The boxing world lost one of our most iconic stars today, as the great Jake LaMotta passed away in Miami at age 95. Active as a pro from 1941 until 1954, he was one of the last remaining sports stars of the World War II era.
He was also an unlikely candidate for such longevity. A relentless, pressure fighter, he absorbed tremendous punishment inside of the ring. He inflicted even more on himself outside of the it, through hard drinking and harder living.
Then again, he was the man who remained standing until the bitter end against Sugar Ray Robinson during the “Valentine’s Day Massacre” in 1952. We should have known all along that he was never going to be an easy foe for Father Time to put away.
LaMotta defeated such legends as Fritzie Zivic, Jackie Wilson, Lloyd Marshall, Holeman Williams, Tony Janiro and Tommy Yarosz. In June 1949, he defeated the greatest fighter in French history, Marcel Cerdan, to win the Middleweight Championship of the World.
But LaMotta’s name will be forever linked to one other: Robinson’s. In the early 1940s, they were the two most avoided fighters in the sport. Nobody would let LaMotta near the middleweight belt and Robinson couldn’t get a shot at the welterweight crown. So the two faced off against each other, again and again.
Between 1942 and 1945, they fought five times. Robinson is the greatest pound-for-pound boxer to ever live, but when he was at his best, nobody was a tougher opponent for him than LaMotta. LaMotta won just one of these fights, but the other four were very close, hard-fought battles and that lone win by LaMotta was the only loss Robinson took during the first 10 years and 130 fights of his career.
Even in their final bout, the previously mentioned Valentine’s Day Massacre, which ended with LaMotta getting battered and stopped on his feet in Round 13, the two were nip and tuck during the first 12 rounds.
LaMotta’s long life also gave him the room to rehabilitate his public image. He notoriously threw a fight against Billy Fox in 1947 and later admitted as much before a Congressional Committee.
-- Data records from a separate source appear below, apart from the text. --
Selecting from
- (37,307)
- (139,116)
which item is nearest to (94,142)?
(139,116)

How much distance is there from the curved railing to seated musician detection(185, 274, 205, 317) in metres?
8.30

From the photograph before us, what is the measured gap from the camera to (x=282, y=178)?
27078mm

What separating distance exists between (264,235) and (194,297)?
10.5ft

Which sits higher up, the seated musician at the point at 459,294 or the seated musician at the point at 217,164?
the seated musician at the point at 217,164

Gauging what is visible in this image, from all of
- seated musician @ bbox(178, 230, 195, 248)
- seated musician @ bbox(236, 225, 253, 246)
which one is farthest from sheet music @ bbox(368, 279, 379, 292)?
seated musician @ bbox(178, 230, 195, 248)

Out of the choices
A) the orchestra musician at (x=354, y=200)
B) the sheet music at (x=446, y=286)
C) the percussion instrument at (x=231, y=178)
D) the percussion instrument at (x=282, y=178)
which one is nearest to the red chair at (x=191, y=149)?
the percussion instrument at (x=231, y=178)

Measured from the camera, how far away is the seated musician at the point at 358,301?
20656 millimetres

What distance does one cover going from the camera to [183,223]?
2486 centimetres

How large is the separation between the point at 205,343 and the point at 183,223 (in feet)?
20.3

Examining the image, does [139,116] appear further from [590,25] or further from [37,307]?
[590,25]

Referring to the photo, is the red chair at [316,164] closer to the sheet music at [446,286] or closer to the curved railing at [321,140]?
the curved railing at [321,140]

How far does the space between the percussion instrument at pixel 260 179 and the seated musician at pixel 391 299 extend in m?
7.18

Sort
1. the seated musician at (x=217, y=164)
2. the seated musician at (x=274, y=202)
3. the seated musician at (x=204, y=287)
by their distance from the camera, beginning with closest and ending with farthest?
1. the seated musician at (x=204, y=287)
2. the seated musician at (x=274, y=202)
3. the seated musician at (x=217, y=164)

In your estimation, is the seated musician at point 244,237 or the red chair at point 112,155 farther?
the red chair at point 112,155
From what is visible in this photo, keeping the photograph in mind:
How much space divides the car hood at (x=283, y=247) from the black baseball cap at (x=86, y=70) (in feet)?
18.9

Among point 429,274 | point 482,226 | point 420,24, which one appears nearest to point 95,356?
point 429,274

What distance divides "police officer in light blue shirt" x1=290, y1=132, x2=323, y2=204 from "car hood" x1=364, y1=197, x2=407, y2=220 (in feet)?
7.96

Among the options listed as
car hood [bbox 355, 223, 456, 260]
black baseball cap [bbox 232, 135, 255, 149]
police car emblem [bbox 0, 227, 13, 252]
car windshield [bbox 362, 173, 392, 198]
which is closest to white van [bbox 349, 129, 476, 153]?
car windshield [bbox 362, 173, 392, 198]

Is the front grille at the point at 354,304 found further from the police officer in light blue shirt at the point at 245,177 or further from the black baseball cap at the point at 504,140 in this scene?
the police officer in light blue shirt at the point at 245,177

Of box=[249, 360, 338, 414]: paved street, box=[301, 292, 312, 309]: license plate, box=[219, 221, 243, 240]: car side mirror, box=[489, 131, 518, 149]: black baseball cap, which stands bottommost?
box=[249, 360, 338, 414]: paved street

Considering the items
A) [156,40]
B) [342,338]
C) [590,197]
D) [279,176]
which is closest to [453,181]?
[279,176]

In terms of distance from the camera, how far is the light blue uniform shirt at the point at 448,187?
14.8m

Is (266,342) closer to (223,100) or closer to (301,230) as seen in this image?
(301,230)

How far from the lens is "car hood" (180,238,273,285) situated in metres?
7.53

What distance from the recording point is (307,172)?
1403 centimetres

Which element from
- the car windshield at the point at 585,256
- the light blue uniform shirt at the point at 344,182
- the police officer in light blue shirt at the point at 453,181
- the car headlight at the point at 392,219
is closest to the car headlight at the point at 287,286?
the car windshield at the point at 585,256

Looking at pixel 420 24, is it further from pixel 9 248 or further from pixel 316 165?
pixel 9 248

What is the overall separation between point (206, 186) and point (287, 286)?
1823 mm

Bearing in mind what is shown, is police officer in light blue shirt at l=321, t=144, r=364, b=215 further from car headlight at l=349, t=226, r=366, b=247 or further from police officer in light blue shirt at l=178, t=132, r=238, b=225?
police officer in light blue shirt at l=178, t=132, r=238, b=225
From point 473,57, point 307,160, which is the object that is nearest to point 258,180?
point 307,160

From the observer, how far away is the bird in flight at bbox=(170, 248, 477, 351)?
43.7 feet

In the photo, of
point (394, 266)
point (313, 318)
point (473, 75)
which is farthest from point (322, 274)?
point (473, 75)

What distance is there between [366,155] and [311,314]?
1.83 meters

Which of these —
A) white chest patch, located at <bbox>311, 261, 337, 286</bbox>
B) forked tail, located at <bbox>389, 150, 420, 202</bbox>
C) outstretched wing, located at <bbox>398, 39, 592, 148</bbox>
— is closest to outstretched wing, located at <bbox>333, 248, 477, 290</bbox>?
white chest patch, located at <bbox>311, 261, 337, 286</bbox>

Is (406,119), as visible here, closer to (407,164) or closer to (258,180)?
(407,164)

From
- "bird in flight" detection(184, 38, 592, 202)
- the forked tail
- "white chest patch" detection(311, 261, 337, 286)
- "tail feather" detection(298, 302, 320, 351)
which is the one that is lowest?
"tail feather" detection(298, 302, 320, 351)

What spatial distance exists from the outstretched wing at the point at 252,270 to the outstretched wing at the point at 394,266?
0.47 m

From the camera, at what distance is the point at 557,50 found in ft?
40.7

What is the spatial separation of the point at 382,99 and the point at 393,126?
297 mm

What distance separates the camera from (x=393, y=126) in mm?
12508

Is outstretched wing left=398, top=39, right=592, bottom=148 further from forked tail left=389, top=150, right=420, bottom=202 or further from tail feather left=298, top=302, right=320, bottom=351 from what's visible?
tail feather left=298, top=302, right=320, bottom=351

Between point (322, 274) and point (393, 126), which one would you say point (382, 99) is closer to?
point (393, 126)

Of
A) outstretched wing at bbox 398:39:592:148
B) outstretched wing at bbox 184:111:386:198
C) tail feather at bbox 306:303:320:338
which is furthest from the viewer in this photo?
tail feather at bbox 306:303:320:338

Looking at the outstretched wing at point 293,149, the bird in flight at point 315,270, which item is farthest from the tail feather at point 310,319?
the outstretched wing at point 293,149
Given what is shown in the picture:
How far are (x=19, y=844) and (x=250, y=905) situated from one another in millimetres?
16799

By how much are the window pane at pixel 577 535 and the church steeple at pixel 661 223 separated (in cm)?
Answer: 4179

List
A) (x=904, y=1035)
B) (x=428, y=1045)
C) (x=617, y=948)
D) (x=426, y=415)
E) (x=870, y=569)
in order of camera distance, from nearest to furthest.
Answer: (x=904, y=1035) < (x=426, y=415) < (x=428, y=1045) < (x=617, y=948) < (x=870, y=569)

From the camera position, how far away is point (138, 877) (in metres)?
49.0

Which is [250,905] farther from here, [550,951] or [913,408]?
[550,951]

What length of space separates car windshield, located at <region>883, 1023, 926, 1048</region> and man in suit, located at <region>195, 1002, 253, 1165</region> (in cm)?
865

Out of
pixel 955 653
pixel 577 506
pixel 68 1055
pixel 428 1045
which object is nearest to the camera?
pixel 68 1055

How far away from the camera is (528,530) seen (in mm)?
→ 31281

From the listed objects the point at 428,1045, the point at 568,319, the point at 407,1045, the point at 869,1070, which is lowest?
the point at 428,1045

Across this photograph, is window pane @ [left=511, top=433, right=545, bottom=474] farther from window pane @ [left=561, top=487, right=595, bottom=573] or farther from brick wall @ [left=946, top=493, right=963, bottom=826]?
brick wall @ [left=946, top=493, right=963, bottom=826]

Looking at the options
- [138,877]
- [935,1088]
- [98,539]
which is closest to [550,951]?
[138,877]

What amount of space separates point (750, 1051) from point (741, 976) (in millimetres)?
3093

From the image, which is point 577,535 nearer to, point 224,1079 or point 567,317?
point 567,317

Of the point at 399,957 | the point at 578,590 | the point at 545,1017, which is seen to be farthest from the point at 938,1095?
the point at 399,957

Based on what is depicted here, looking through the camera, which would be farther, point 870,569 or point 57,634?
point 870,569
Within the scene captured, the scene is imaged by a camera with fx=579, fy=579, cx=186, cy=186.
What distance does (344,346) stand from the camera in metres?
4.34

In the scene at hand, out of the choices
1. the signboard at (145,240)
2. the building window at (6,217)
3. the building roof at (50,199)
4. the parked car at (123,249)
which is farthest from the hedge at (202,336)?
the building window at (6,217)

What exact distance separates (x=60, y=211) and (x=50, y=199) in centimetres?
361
The event left him reviled for years, but it is important to understand the degree to which organized crime controlled boxing during the era–LaMotta’s decision to take a dive was an anguishing one, arrived at after years of being denied the spotlight he deserved.
In 1980, Robert De Niro turned in what remains his greatest performance, portraying LaMotta in Martin Scorsese’s film adaptation of LaMotta’s autobiography. The film has made him one of boxing’s most famous legends.
One of my favorite memories as a boxing fan is seeing LaMotta riding in the back of a convertible during the Hall-of-Fame Parade of Champions in Canastota, New York. At the time, he must have already been 90, but every fan watching on the sidewalk knew who he was and shouted their affection.